Data provided ::
========
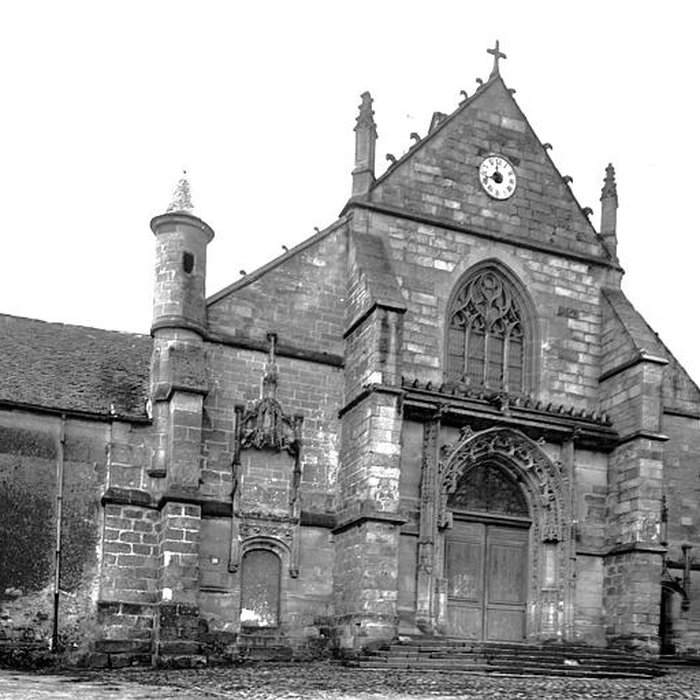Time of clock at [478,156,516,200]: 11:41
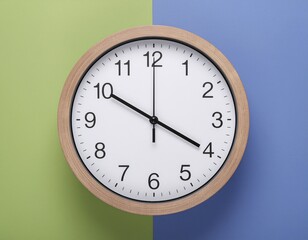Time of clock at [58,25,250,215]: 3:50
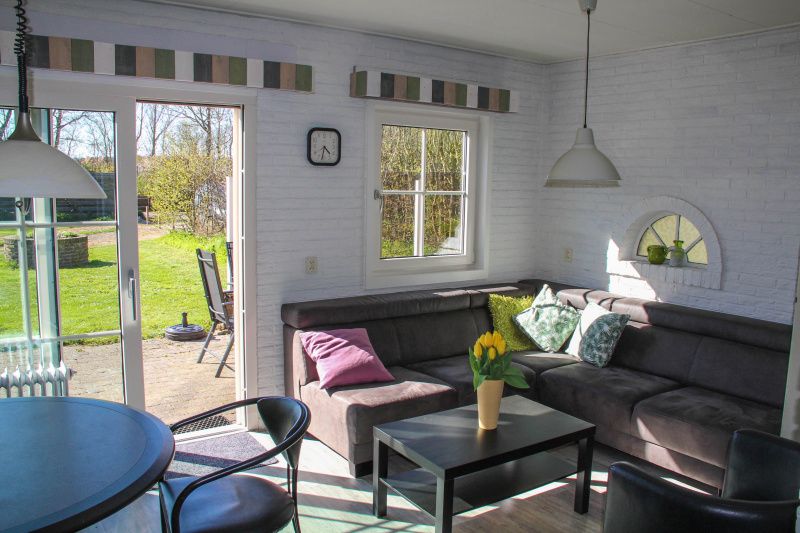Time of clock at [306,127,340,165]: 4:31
========
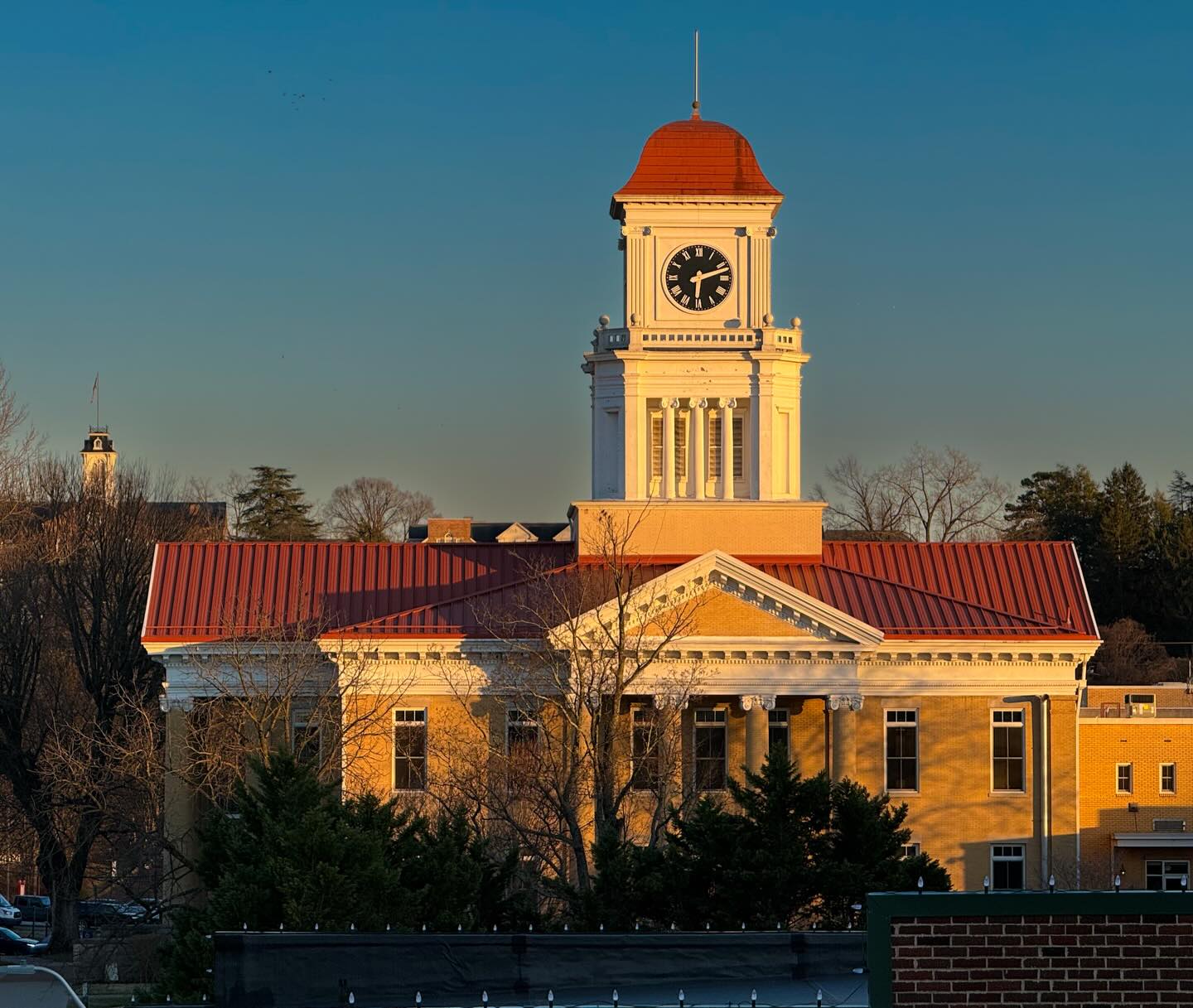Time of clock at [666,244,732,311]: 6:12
========
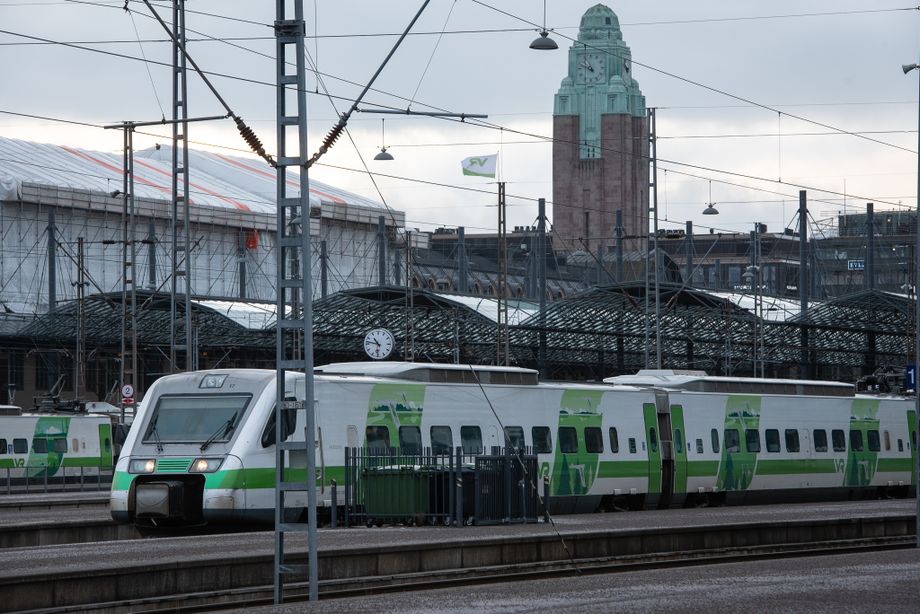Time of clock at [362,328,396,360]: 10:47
========
Required task ::
Reproduce the records word for word, starting at the line containing "Time of clock at [478,156,516,200]: 11:41" and ending at the line containing "Time of clock at [306,127,340,165]: 4:31", both included, and leave the pictures out of your answer.

Full solution ::
Time of clock at [478,156,516,200]: 11:41
Time of clock at [58,25,250,215]: 3:50
Time of clock at [306,127,340,165]: 4:31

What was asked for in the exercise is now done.